Just three months ago, I wrote about stock markets being in negative territory for 2026. The surprise development of the conflict in Iran, along with historically high valuations and growing concerns of an AI-related bubble, had caused the broader markets to retreat from their previous highs. Fast forward to today, June 23, where an AI-fueled rally has the S&P 500 Index up just under 8% for the year and the NASDAQ Composite Index up nearly 11%, both having increased double digits from their March lows. While the environment for stocks has changed very little since March, the direction of the markets certainly has. Hopes of an end to the hostilities in Iran, along with enormous amounts of money pouring into AI infrastructure from the likes of Amazon, Alphabet, Microsoft, and Meta have sent the markets to all-time highs. Volatility remains high, but so too does optimism for a resilient U.S economy and strong corporate earnings.
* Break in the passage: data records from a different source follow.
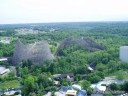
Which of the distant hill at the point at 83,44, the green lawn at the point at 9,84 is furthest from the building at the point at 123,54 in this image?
the green lawn at the point at 9,84

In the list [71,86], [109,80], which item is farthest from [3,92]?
[109,80]

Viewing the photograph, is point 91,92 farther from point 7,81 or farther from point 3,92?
point 7,81

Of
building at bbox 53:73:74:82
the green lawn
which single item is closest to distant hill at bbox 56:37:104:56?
building at bbox 53:73:74:82

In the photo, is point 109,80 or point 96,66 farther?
point 96,66

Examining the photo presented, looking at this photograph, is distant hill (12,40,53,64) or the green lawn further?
distant hill (12,40,53,64)

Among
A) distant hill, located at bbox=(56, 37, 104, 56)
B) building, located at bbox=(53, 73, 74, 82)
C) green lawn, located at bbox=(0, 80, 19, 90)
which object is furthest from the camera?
distant hill, located at bbox=(56, 37, 104, 56)

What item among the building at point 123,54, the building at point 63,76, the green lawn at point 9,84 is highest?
the building at point 123,54

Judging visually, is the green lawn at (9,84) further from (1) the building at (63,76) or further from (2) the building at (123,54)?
(2) the building at (123,54)

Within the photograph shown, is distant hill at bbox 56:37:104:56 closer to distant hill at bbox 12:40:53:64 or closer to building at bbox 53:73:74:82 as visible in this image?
distant hill at bbox 12:40:53:64
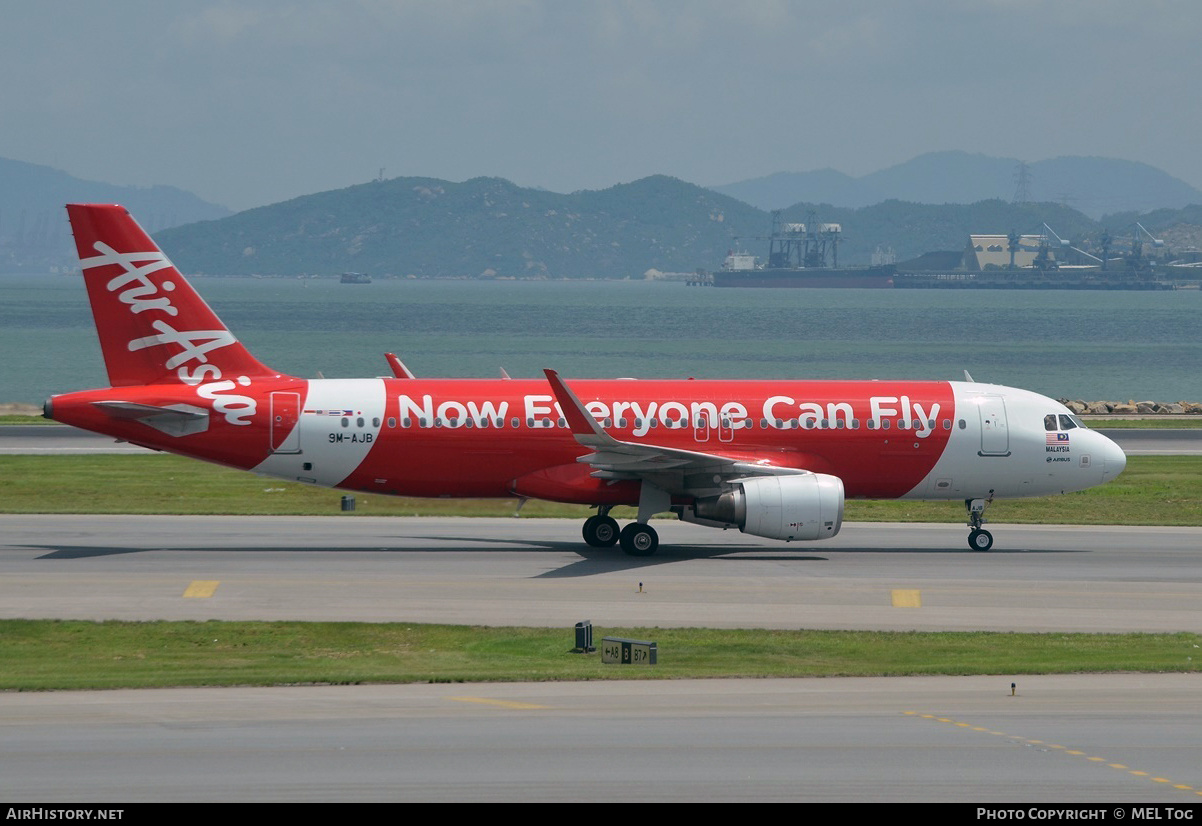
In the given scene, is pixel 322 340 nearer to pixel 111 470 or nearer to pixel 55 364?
pixel 55 364

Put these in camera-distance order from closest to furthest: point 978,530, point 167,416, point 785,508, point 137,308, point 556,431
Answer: point 785,508, point 167,416, point 137,308, point 556,431, point 978,530

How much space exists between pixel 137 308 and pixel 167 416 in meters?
2.89

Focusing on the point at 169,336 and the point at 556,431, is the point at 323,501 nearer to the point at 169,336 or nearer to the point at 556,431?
the point at 169,336

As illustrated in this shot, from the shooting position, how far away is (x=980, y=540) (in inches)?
1478

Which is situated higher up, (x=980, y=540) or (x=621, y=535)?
(x=621, y=535)

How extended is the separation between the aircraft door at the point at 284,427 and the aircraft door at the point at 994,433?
693 inches

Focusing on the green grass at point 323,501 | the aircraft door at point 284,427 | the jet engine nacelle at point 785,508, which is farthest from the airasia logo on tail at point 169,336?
the jet engine nacelle at point 785,508

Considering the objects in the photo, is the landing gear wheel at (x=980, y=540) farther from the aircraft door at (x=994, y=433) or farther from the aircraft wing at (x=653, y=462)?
the aircraft wing at (x=653, y=462)

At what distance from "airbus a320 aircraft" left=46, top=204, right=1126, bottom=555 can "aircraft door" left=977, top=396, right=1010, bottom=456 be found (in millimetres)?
52

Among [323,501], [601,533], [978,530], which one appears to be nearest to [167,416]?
[323,501]

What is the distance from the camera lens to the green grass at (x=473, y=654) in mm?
22422

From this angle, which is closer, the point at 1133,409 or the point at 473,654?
the point at 473,654

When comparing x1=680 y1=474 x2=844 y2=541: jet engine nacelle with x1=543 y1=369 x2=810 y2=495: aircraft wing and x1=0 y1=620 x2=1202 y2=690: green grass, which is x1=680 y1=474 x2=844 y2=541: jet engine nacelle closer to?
x1=543 y1=369 x2=810 y2=495: aircraft wing

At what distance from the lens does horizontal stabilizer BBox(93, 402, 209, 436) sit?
34475mm
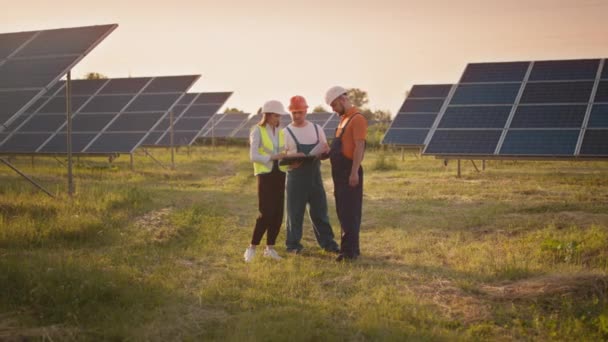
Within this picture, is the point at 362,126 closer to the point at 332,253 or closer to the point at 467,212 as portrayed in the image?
the point at 332,253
A healthy but slowing economy is likely what we are facing, with the consensus forecast for full-year 2026 gross domestic product (GDP) now at 2.1%-2.3%. The economy expanded at a 2.0% rate in the first quarter. While the labor market is showing signs of slowing, the unemployment rate (currently 4.3%) remains low by historical measures. Expectations of further rate cuts by the Federal Reserve (Fed) have gone by the wayside, and Fed officials are now projecting at least one rate hike before year-end. Inflation remaining stubbornly above the Federal Reserve’s target, trade tariffs and higher energy prices will remain headwinds for the U.S. economy for the foreseeable future. However, analysts point to the record net worth of retiring baby boomers and continued capital spending by technology companies as offsetting factors to keep the underlying economy in a good position for the near-term.
Corporate earnings are expected to rise and be a catalyst for the continuation of this current bull market cycle. Analysts project double-digit growth for 2026 and 2027. Business confidence remains high, with a recent J.P. Morgan Research study indicating approximately 73% of business leaders anticipate increased revenue and 64% expect higher profits.
The second half of 2026 is likely to see increased volatility in the markets as investors take a more cautious approach. Analysts are generally bullish but higher valuations, persistent inflation and geopolitical risks remain a concern. Continued capital spending, strong corporate earnings and a stable job market should allow for solid U.S. economic growth throughout 2026 and into 2027.